### Task instructions:
Update the entries below by changing every "yellow hatched road marking" to "yellow striped road marking" and leaving everything else as it is. Leave out the pictures when you write the entries back.

### Source records:

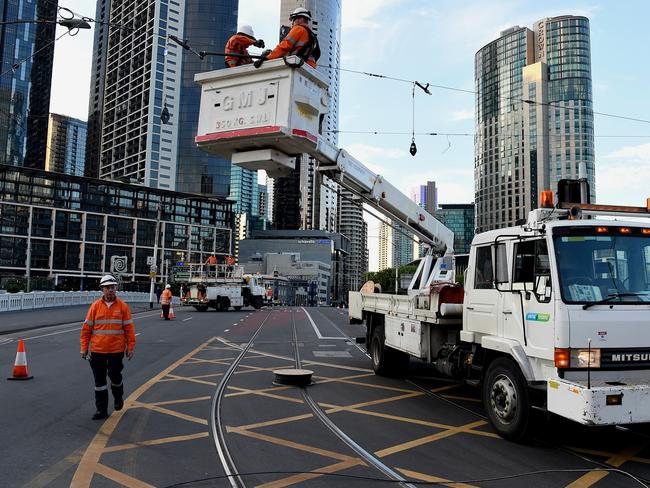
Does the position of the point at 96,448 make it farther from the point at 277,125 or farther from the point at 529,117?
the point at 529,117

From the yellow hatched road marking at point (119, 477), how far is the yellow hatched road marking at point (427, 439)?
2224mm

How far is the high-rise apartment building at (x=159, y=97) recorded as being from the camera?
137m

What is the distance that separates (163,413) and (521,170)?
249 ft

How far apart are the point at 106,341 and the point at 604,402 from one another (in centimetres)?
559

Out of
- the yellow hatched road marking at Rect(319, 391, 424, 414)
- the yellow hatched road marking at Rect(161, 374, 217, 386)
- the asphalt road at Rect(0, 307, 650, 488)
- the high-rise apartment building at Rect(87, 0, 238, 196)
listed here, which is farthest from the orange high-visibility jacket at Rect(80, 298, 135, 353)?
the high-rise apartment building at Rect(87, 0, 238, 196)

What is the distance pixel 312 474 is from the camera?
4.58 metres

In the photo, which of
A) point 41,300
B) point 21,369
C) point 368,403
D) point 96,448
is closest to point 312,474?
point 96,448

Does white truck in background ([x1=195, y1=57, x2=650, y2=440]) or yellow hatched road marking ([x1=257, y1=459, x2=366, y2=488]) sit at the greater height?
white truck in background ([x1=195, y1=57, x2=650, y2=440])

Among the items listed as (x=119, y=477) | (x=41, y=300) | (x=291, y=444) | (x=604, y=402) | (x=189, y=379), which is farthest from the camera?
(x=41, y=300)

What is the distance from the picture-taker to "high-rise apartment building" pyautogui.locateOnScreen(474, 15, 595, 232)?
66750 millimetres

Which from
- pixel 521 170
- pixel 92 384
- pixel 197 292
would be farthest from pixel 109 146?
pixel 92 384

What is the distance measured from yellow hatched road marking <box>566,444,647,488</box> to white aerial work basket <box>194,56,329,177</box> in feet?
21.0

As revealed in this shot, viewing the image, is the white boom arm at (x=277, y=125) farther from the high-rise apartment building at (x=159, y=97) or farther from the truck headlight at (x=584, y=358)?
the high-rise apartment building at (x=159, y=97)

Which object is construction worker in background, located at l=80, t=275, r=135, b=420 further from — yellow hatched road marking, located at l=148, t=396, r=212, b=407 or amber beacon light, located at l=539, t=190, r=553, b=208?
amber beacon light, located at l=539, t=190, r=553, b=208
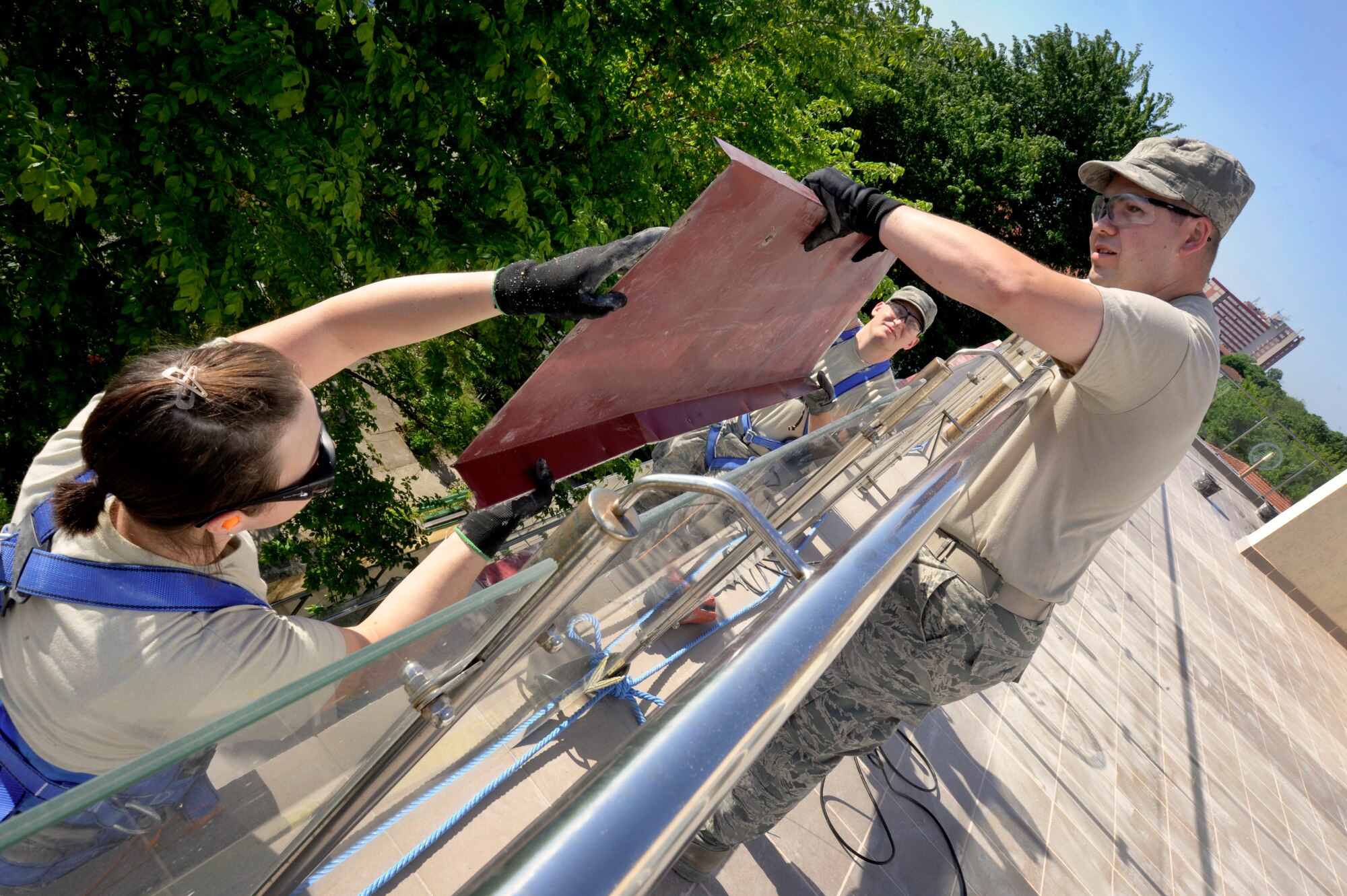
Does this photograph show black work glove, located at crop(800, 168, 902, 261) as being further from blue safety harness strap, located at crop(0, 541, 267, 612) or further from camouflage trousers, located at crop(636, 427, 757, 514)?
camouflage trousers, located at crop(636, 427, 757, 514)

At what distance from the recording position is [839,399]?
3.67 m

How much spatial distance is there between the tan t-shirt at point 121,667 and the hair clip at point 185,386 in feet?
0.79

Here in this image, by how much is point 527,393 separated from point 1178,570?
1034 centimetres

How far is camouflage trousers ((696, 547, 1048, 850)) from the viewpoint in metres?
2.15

### Task output:
Does the position of the point at 96,448 make it farther from the point at 277,125 or farther from the point at 529,117?
the point at 529,117

From the yellow striped road marking at point (119, 477), how far is the yellow striped road marking at point (427, 439)?
2224mm

How far is the high-rise apartment building at (x=159, y=97) recorded as being from the camera?
137m

What is the distance that separates (163,413) and (521,170)?
249 ft

How far apart are the point at 106,341 and the point at 604,402 from one another (in centimetres)?
559

Out of
- the yellow striped road marking at Rect(319, 391, 424, 414)
- the yellow striped road marking at Rect(161, 374, 217, 386)
- the asphalt road at Rect(0, 307, 650, 488)
- the high-rise apartment building at Rect(87, 0, 238, 196)
listed here, which is farthest from the orange high-visibility jacket at Rect(80, 298, 135, 353)?
the high-rise apartment building at Rect(87, 0, 238, 196)

What is the distance pixel 312 474 is from the camera?
4.58 metres

In the photo, which of
A) point 41,300
B) point 21,369
C) point 368,403
D) point 96,448
is closest to point 312,474?
point 96,448

Does white truck in background ([x1=195, y1=57, x2=650, y2=440]) or yellow striped road marking ([x1=257, y1=459, x2=366, y2=488]) sit at the greater height?
white truck in background ([x1=195, y1=57, x2=650, y2=440])

Among the items listed as (x=119, y=477) | (x=41, y=300) | (x=291, y=444) | (x=604, y=402) | (x=189, y=379), which is farthest from the camera?
(x=41, y=300)

What is the distance from the picture-taker to "high-rise apartment building" pyautogui.locateOnScreen(474, 15, 595, 232)?
66750 millimetres

Which from
- pixel 521 170
- pixel 92 384
- pixel 197 292
would be farthest from pixel 109 146?
pixel 92 384

What is the distance measured from yellow striped road marking <box>566,444,647,488</box> to white aerial work basket <box>194,56,329,177</box> in feet?
21.0

As revealed in this shot, viewing the image, is the white boom arm at (x=277, y=125) farther from the high-rise apartment building at (x=159, y=97) or farther from the truck headlight at (x=584, y=358)?
the high-rise apartment building at (x=159, y=97)

Which object is construction worker in background, located at l=80, t=275, r=135, b=420 further from — yellow striped road marking, located at l=148, t=396, r=212, b=407 or amber beacon light, located at l=539, t=190, r=553, b=208?
amber beacon light, located at l=539, t=190, r=553, b=208
Does this photograph show black work glove, located at crop(800, 168, 902, 261) as being further from blue safety harness strap, located at crop(0, 541, 267, 612) or further from camouflage trousers, located at crop(636, 427, 757, 514)?
camouflage trousers, located at crop(636, 427, 757, 514)

At what distance from the recording position is [839,399]?
3.67 m

How much spatial distance is there between the tan t-shirt at point 121,667 and the hair clip at point 185,386 in feet?
0.79

Here in this image, by how much is point 527,393 separated from point 1178,570?
1034 centimetres

How far is camouflage trousers ((696, 547, 1048, 850)) from the viewpoint in metres?
2.15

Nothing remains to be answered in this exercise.